Items from a data source
******

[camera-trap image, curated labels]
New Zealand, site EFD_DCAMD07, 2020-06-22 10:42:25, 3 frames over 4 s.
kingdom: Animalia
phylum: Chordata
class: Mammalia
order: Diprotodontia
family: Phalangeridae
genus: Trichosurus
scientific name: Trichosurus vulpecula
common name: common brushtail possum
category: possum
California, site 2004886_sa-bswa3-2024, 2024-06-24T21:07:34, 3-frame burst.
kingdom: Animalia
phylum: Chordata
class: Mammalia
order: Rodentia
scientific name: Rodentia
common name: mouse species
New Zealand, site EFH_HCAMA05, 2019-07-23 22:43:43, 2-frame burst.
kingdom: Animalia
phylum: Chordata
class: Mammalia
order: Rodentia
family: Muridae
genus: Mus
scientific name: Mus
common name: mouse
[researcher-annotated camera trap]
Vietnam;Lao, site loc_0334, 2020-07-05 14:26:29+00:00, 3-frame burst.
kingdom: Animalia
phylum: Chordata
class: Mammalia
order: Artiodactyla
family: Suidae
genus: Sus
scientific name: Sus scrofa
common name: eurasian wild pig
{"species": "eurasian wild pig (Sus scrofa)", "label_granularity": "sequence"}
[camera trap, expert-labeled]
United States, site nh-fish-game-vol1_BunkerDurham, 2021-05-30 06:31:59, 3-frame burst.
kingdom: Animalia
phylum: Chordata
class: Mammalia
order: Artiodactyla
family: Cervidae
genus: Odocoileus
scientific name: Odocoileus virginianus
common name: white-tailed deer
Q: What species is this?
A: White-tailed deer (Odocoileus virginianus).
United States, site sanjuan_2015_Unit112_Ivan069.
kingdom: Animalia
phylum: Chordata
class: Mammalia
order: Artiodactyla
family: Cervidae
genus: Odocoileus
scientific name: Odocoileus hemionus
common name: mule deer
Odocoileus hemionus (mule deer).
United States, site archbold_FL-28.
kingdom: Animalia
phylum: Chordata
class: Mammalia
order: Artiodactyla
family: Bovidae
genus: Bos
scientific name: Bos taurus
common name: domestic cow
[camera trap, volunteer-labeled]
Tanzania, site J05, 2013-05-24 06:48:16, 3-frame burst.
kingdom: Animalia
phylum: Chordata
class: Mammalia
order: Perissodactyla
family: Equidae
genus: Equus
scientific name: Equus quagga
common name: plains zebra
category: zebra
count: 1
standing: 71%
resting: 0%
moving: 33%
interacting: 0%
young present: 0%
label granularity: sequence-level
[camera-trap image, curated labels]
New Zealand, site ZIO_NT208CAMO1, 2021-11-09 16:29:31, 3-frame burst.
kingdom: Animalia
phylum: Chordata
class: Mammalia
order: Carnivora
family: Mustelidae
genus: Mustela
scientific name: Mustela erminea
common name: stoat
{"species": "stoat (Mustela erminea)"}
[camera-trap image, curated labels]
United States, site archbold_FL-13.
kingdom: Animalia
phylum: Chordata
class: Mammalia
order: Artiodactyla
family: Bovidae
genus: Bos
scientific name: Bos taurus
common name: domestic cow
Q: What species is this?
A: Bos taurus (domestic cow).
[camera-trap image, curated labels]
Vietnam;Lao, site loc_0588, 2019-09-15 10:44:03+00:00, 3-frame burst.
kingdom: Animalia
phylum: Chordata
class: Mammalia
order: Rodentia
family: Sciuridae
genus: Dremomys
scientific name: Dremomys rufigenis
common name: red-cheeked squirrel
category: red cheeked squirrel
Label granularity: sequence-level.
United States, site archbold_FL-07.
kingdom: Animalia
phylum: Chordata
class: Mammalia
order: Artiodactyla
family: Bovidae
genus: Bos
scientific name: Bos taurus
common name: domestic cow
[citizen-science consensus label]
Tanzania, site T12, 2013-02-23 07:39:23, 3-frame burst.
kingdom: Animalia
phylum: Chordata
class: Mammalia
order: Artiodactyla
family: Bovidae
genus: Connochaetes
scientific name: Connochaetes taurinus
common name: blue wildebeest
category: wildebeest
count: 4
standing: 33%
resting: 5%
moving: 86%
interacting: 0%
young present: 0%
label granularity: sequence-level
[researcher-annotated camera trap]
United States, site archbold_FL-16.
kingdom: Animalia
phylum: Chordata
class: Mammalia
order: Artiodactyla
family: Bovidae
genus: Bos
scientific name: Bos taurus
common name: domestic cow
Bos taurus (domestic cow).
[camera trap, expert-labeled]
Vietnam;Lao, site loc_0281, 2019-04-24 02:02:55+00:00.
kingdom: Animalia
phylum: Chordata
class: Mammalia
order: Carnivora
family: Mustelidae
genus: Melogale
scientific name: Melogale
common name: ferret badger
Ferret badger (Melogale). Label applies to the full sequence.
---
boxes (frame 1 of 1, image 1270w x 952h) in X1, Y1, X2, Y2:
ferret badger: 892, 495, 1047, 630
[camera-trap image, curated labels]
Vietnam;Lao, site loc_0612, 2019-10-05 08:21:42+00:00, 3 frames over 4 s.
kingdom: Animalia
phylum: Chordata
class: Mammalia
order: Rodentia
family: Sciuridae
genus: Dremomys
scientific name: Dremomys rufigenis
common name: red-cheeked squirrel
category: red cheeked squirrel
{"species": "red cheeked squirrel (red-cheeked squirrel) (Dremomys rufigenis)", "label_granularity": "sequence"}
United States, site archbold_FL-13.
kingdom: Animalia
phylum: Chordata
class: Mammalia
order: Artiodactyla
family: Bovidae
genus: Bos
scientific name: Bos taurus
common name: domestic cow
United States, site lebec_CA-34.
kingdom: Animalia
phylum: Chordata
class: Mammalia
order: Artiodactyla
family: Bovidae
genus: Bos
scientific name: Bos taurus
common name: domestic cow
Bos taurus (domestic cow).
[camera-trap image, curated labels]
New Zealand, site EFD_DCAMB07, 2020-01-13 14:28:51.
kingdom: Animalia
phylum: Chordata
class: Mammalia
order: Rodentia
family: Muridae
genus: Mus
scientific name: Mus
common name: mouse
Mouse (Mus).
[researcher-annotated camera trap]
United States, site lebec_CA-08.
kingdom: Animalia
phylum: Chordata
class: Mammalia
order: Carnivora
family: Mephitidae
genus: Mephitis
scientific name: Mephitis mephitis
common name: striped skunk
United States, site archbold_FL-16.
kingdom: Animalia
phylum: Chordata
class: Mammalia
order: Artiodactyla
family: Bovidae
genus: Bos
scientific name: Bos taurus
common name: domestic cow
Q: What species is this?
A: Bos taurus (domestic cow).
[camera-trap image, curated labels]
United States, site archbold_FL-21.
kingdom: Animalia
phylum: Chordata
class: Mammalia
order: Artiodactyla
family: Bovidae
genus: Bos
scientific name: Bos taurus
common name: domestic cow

******

▶ _WHAT THE TASK ASKS_: Beginning at the top of the data, extract each line through the line containing "scientific name: Odocoileus virginianus" and return those lines exactly, with nothing added.

▶ _ANSWER TO THE EXERCISE_:
[camera-trap image, curated labels]
New Zealand, site EFD_DCAMD07, 2020-06-22 10:42:25, 3 frames over 4 s.
kingdom: Animalia
phylum: Chordata
class: Mammalia
order: Diprotodontia
family: Phalangeridae
genus: Trichosurus
scientific name: Trichosurus vulpecula
common name: common brushtail possum
category: possum
California, site 2004886_sa-bswa3-2024, 2024-06-24T21:07:34, 3-frame burst.
kingdom: Animalia
phylum: Chordata
class: Mammalia
order: Rodentia
scientific name: Rodentia
common name: mouse species
New Zealand, site EFH_HCAMA05, 2019-07-23 22:43:43, 2-frame burst.
kingdom: Animalia
phylum: Chordata
class: Mammalia
order: Rodentia
family: Muridae
genus: Mus
scientific name: Mus
common name: mouse
[researcher-annotated camera trap]
Vietnam;Lao, site loc_0334, 2020-07-05 14:26:29+00:00, 3-frame burst.
kingdom: Animalia
phylum: Chordata
class: Mammalia
order: Artiodactyla
family: Suidae
genus: Sus
scientific name: Sus scrofa
common name: eurasian wild pig
{"species": "eurasian wild pig (Sus scrofa)", "label_granularity": "sequence"}
[camera trap, expert-labeled]
United States, site nh-fish-game-vol1_BunkerDurham, 2021-05-30 06:31:59, 3-frame burst.
kingdom: Animalia
phylum: Chordata
class: Mammalia
order: Artiodactyla
family: Cervidae
genus: Odocoileus
scientific name: Odocoileus virginianus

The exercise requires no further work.